* **EXERCISE REQUIREMENTS**: Transcribe all of the items below exactly, line for line, but omit the pictures from your answer.

* **GIVEN ENTRIES**:
────────────────────────────────────────

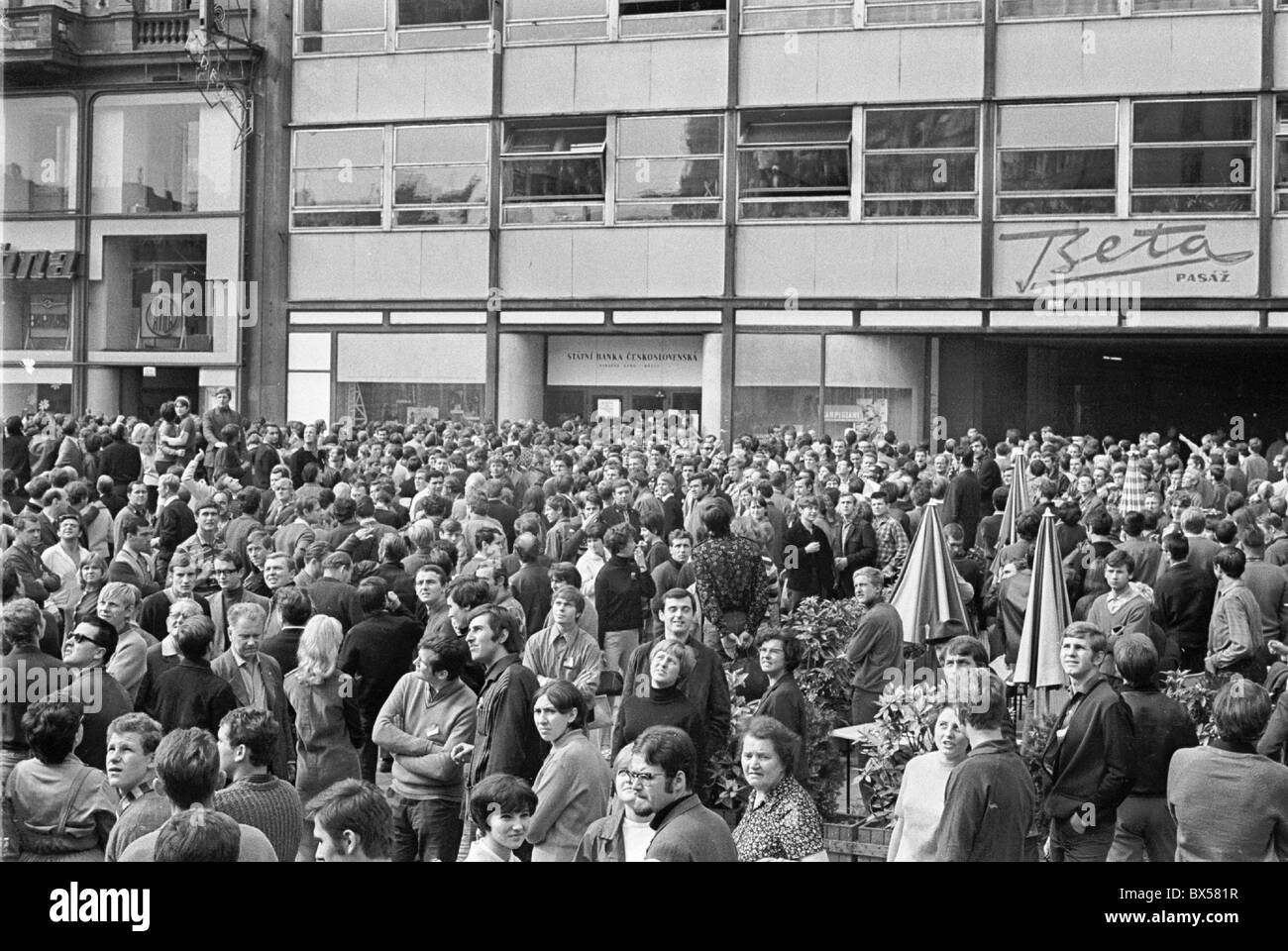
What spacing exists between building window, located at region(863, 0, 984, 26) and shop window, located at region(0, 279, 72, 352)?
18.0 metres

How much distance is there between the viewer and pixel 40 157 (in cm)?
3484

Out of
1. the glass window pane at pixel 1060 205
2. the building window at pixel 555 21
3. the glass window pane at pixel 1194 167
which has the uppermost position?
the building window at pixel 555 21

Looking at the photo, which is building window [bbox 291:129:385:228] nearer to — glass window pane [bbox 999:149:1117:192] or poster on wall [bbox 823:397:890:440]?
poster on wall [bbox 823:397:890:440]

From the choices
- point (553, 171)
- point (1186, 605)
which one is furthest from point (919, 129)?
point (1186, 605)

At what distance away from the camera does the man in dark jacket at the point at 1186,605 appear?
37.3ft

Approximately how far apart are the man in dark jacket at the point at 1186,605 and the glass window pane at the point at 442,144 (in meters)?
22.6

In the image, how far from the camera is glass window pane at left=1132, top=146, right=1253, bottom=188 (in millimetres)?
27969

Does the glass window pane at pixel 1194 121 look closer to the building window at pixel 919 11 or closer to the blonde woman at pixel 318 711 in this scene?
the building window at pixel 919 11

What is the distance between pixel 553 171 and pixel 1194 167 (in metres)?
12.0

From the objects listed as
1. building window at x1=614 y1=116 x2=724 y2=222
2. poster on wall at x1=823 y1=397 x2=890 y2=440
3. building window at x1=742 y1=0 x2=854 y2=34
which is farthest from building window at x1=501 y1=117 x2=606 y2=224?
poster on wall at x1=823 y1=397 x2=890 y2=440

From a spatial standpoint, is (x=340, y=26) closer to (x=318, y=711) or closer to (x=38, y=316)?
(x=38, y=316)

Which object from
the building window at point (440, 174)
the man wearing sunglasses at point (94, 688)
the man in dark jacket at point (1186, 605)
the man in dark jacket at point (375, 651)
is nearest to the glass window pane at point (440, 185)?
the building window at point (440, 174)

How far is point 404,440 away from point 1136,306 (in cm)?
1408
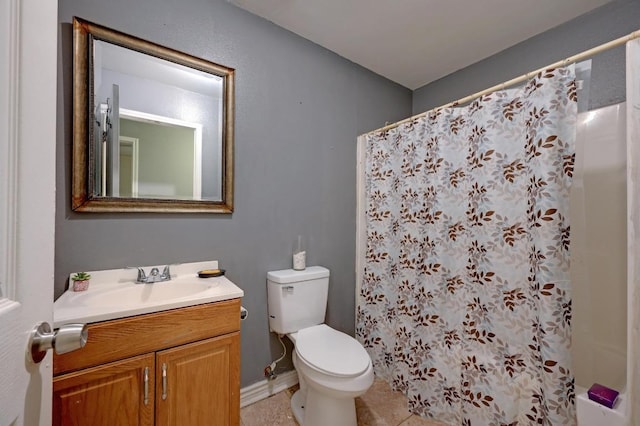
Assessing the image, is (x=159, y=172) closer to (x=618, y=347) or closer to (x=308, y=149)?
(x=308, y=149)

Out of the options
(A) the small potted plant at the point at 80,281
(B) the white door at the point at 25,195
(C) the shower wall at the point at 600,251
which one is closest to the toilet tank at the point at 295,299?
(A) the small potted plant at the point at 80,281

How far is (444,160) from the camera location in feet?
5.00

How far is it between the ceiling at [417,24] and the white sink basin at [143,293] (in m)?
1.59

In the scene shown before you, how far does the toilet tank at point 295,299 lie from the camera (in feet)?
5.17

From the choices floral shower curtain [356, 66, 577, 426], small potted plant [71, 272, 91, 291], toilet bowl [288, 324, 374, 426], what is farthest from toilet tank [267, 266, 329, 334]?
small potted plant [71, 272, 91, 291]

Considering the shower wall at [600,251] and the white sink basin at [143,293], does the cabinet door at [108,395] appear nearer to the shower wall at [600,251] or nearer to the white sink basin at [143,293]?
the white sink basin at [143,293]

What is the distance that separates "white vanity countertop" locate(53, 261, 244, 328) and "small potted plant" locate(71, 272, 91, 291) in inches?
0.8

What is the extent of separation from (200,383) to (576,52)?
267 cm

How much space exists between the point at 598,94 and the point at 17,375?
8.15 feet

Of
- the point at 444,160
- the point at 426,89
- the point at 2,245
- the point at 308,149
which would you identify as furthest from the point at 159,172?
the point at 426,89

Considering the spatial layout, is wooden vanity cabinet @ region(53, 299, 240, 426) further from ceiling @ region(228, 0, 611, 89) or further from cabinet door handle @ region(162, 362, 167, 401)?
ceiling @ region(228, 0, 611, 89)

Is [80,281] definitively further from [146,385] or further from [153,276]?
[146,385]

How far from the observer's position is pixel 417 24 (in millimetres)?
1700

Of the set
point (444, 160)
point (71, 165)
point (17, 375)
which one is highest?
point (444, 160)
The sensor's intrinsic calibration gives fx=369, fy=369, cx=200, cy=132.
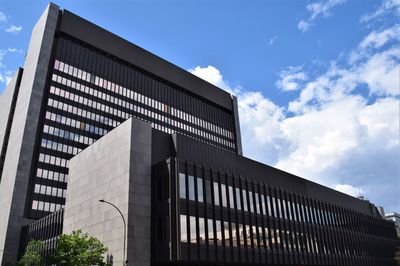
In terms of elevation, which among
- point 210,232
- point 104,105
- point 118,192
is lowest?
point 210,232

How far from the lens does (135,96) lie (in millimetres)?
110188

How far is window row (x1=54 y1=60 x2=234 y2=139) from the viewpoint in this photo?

────────────────────────────────────────

* **REPLY**:
What spacing exists between building window, located at region(863, 0, 984, 26) and shop window, located at region(0, 279, 72, 352)?
18.0 metres

How much distance is there between the viewer and pixel 40 157 (in cm)?
3484

Out of
1. the glass window pane at pixel 1060 205
2. the building window at pixel 555 21
3. the glass window pane at pixel 1194 167
which has the uppermost position?
the building window at pixel 555 21

Looking at the photo, which is building window [bbox 291:129:385:228] nearer to — glass window pane [bbox 999:149:1117:192] or poster on wall [bbox 823:397:890:440]?
poster on wall [bbox 823:397:890:440]

From the choices
- point (553, 171)
- point (1186, 605)
which one is furthest from point (919, 129)?
point (1186, 605)

At what distance away from the camera does the man in dark jacket at the point at 1186,605 appear?
37.3ft

Approximately how far apart are the man in dark jacket at the point at 1186,605 and the glass window pane at the point at 442,144 (in meters)?
22.6

In the image, how far from the camera is glass window pane at left=1132, top=146, right=1253, bottom=188 (in millimetres)?
27969

Does the glass window pane at pixel 1194 121 look closer to the building window at pixel 919 11 or closer to the blonde woman at pixel 318 711 in this scene?
the building window at pixel 919 11

What is the distance between pixel 553 171 and pixel 1194 167 (in metres)?
12.0

From the objects listed as
1. building window at x1=614 y1=116 x2=724 y2=222
2. poster on wall at x1=823 y1=397 x2=890 y2=440
3. building window at x1=742 y1=0 x2=854 y2=34
which is farthest from building window at x1=501 y1=117 x2=606 y2=224?
poster on wall at x1=823 y1=397 x2=890 y2=440

From a spatial standpoint, is (x=340, y=26) closer to (x=318, y=711) or closer to (x=38, y=316)?
(x=38, y=316)

Which object from
the building window at point (440, 174)
the man wearing sunglasses at point (94, 688)
the man in dark jacket at point (1186, 605)
the man in dark jacket at point (375, 651)
is nearest to the glass window pane at point (440, 185)?
the building window at point (440, 174)

How far is point 404,440 away from point 1136,306 (in cm)?
1408
Assessing the image, is (x=159, y=172) closer to (x=618, y=347) or closer to (x=308, y=149)?
(x=308, y=149)

Out of the options
(A) the small potted plant at the point at 80,281
(B) the white door at the point at 25,195
(C) the shower wall at the point at 600,251
which one is closest to the toilet tank at the point at 295,299?
(A) the small potted plant at the point at 80,281

How far is (444,160) from the camera location in feet?
5.00

How far is it between the ceiling at [417,24] and the white sink basin at [143,293] (in m)?
1.59

In the scene shown before you, how far does the toilet tank at point 295,299 lie from the camera (in feet)?
5.17

From the choices floral shower curtain [356, 66, 577, 426], small potted plant [71, 272, 91, 291], toilet bowl [288, 324, 374, 426], what is farthest from toilet tank [267, 266, 329, 334]?
small potted plant [71, 272, 91, 291]

Considering the shower wall at [600,251] and the white sink basin at [143,293], does the cabinet door at [108,395] appear nearer to the shower wall at [600,251] or nearer to the white sink basin at [143,293]?
the white sink basin at [143,293]

What is the distance that separates "white vanity countertop" locate(53, 261, 244, 328) and "small potted plant" locate(71, 272, 91, 291) in inches?
0.8

What is the extent of separation from (200,383) to (576,52)?
267 cm

How much space exists between the point at 598,94 and the point at 17,375?
8.15 feet

Of
- the point at 444,160
- the point at 426,89
- the point at 2,245
- the point at 308,149
which would you identify as furthest from the point at 159,172?
the point at 426,89

Considering the spatial layout, is wooden vanity cabinet @ region(53, 299, 240, 426) further from ceiling @ region(228, 0, 611, 89) or further from cabinet door handle @ region(162, 362, 167, 401)?
ceiling @ region(228, 0, 611, 89)

Is [80,281] definitively further from [146,385] or further from [153,276]?
[146,385]

How far from the observer's position is pixel 417 24 (in millimetres)?
1700

Of the set
point (444, 160)
point (71, 165)
point (17, 375)
which one is highest?
point (444, 160)
The sensor's intrinsic calibration gives fx=369, fy=369, cx=200, cy=132.
In terms of elevation, which among
- point 210,232
- point 104,105
- point 118,192
is lowest?
point 210,232

How far from the lens does (135,96) lie (in millimetres)?
110188

How far is window row (x1=54 y1=60 x2=234 y2=139) from the viewpoint in this photo?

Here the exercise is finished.